Jan Böhmermann, the German satirist and late-night television host, in Hamburg, Germany. Morris MacMatzen / Reuters

NEWS BRIEF German prosecutors halted Tuesday their investigation into a German satirist who faced legal repercussions for reciting a televised poem insulting Recep Tayyip Edogan, the Turkish president, Deutsche Welle, the state-run German broadcaster, reports.

The prosecutors cited insufficient evidence that Jan Böhmermann, the TV comic, committed a crime when he performed a satirical poem in March criticizing Erdogan’s policies as well as making lewd sexual references toward the Turkish president. Erdogan was not amused by the poem, and Ankara demanded the clip be removed. Böhmermann and Zweites Deutsches Fernsehen (ZDF), the German public broadcaster which aired the poem, refused.

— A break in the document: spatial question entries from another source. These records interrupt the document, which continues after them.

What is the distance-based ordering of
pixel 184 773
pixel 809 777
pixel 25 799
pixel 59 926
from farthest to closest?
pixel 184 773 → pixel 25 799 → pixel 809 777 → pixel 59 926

The diplomatic spat between Berlin and Ankara prompted Angela Merkel, the German chancellor, to give prosecutors the green light in April to launch a criminal inquiry into whether Böhmermann’s actions were legal—a move she said “means neither a prejudgment of the person affected nor a decision about the limits of freedom of art, the press, and opinion.”

Now, prosecutors are saying they’ve found no evidence of criminal behavior to support filing charges.

Böhmermann wasn’t just facing prosecution for hurting a world leader’s feelings. Rather, the prosecutors’ investigation sought to determine if the comic had broken German law. Under paragraph 103 of Germany’s penal code, it is unlawful to slander representatives of foreign states. It reads:

Whosoever insults a foreign head of state, or, with respect to his position, a member of a foreign government who is in Germany in his official capacity, or a head of a foreign diplomatic mission who is accredited in the Federal territory shall be liable to imprisonment not exceeding three years or a fine, in case of a slanderous insult to imprisonment from three months to five years.

Böhmermann defended himself by calling the poem an “exaggerated portrayal” of the Turkish leader that could be easily recognized as “a joke.” Joke or not, the incident has prompted Germany to re-examine its defamation laws, with some calling for the prescription against insulting foreign leaders to be abolished altogether.

Though criticism of Erdogan may not exactly be verboten in Germany, that’s certainly not the case in Turkey, where authorities have arrested more than 32,000 people with suspected links to Fethullah Gulen, the U.S.-based cleric who Turkey says orchestrated the coup attempt in July.